§ **Materials provided**
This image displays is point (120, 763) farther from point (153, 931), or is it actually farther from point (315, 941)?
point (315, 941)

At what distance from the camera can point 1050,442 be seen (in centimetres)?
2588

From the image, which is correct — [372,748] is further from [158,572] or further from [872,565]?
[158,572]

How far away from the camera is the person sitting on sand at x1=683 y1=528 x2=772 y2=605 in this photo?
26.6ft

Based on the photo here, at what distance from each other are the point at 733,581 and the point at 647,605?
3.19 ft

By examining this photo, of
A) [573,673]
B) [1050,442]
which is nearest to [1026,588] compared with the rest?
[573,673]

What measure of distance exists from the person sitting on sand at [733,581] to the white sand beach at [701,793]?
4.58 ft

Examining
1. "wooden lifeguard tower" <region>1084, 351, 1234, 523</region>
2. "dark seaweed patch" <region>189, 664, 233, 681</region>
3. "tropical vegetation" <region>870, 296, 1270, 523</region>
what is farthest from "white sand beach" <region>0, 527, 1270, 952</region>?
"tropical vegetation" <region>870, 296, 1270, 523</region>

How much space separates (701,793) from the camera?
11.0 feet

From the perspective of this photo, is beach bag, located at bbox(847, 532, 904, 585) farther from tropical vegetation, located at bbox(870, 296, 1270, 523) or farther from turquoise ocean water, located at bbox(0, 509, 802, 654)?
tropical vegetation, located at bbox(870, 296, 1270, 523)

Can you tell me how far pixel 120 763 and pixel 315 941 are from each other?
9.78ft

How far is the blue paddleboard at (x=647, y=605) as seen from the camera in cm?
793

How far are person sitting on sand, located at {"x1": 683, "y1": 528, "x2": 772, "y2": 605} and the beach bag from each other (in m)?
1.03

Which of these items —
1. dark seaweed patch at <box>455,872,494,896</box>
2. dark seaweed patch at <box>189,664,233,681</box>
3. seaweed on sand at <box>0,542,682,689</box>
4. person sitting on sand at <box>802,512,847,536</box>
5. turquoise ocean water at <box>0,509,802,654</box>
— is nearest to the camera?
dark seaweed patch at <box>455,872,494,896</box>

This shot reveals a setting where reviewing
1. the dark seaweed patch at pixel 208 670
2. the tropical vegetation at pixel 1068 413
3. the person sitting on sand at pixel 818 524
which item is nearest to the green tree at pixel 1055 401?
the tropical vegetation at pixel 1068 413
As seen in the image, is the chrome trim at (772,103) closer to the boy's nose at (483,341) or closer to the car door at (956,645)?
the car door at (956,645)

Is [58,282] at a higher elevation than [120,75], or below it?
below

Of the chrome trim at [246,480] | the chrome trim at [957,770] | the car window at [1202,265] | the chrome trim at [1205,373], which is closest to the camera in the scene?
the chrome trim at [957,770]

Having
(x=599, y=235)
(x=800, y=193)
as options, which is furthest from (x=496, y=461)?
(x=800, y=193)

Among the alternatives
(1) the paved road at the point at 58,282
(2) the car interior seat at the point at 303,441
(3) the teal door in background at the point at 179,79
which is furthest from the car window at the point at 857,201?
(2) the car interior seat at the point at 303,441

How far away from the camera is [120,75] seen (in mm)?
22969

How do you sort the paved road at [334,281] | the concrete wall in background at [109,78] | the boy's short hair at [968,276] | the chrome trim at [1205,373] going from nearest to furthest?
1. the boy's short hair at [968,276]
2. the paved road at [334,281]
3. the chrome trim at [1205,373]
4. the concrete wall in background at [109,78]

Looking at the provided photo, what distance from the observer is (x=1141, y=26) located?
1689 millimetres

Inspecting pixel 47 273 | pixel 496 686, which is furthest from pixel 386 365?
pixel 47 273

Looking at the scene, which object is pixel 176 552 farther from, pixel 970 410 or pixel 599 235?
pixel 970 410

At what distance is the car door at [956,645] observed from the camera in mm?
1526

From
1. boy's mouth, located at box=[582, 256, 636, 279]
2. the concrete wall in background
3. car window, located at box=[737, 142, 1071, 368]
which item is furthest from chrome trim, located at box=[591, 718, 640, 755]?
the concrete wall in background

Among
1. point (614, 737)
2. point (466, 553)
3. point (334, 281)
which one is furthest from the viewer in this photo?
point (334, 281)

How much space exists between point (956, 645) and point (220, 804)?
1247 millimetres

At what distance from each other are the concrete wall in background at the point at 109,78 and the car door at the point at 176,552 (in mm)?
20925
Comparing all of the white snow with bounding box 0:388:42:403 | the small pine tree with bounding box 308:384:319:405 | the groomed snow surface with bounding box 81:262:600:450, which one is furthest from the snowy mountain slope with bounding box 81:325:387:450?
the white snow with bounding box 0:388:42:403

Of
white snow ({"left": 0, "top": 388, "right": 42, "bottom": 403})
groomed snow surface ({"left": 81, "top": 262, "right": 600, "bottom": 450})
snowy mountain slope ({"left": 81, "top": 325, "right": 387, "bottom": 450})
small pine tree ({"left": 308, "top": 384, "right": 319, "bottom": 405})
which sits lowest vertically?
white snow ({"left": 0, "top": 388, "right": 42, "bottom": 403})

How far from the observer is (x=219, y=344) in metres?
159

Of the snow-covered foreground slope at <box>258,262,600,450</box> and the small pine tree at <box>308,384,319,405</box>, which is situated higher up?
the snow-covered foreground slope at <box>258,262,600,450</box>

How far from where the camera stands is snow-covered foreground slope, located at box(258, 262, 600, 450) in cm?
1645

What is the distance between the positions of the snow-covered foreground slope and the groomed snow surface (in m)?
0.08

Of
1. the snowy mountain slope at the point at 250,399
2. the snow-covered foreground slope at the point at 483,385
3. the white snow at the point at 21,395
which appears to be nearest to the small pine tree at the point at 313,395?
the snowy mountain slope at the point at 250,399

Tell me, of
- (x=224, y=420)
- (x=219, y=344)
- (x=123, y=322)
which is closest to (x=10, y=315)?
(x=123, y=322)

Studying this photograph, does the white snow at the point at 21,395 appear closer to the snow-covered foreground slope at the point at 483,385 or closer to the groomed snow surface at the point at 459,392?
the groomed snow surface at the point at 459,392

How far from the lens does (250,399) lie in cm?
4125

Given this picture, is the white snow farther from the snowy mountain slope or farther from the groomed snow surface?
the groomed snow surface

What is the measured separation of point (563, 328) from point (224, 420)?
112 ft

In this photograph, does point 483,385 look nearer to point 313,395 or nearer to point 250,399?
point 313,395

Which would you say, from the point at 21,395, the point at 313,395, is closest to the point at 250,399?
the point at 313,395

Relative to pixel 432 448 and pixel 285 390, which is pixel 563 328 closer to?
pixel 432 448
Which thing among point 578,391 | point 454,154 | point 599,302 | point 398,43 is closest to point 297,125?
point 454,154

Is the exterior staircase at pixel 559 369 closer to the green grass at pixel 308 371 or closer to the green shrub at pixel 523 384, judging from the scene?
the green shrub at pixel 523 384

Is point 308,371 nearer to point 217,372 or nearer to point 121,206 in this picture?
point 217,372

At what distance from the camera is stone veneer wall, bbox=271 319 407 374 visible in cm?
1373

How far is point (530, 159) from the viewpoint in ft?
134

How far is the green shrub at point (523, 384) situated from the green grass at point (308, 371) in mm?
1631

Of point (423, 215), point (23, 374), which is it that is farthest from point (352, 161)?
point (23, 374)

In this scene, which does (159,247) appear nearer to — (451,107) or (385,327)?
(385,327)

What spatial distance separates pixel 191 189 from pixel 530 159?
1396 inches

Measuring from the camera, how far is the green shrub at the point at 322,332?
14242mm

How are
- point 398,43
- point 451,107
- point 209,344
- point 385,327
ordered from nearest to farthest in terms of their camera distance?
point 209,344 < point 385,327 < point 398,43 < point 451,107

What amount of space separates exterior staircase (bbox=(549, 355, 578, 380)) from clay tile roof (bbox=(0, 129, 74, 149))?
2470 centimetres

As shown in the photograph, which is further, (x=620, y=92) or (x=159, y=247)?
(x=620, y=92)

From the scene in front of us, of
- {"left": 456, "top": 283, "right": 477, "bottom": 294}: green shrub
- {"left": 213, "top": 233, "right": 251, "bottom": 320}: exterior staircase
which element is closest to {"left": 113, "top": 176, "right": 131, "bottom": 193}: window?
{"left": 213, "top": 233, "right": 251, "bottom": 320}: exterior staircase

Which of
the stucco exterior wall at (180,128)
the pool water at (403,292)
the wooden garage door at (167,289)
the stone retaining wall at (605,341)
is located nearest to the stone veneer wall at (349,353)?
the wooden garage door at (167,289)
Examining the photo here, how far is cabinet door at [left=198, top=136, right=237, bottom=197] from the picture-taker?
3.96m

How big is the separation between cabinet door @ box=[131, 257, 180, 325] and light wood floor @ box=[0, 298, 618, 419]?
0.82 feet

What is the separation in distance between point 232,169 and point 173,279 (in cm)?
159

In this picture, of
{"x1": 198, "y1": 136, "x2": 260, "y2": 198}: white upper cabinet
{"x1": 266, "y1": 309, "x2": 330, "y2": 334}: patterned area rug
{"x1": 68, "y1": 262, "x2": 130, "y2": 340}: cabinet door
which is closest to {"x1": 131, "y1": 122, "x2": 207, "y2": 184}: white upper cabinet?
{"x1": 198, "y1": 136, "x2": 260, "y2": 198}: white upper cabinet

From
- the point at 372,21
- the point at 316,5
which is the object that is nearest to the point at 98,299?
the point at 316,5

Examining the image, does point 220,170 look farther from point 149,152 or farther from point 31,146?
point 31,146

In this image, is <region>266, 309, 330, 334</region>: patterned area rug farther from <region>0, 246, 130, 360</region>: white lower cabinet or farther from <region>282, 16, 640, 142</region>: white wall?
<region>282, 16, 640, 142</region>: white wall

§ **Written instruction**
Starting with the line that contains "In this image, is", copy out every line verbatim through the final line of the records.

§ **Result of this exercise**
In this image, is <region>266, 309, 330, 334</region>: patterned area rug farther from <region>0, 246, 130, 360</region>: white lower cabinet or farther from <region>282, 16, 640, 142</region>: white wall?
<region>282, 16, 640, 142</region>: white wall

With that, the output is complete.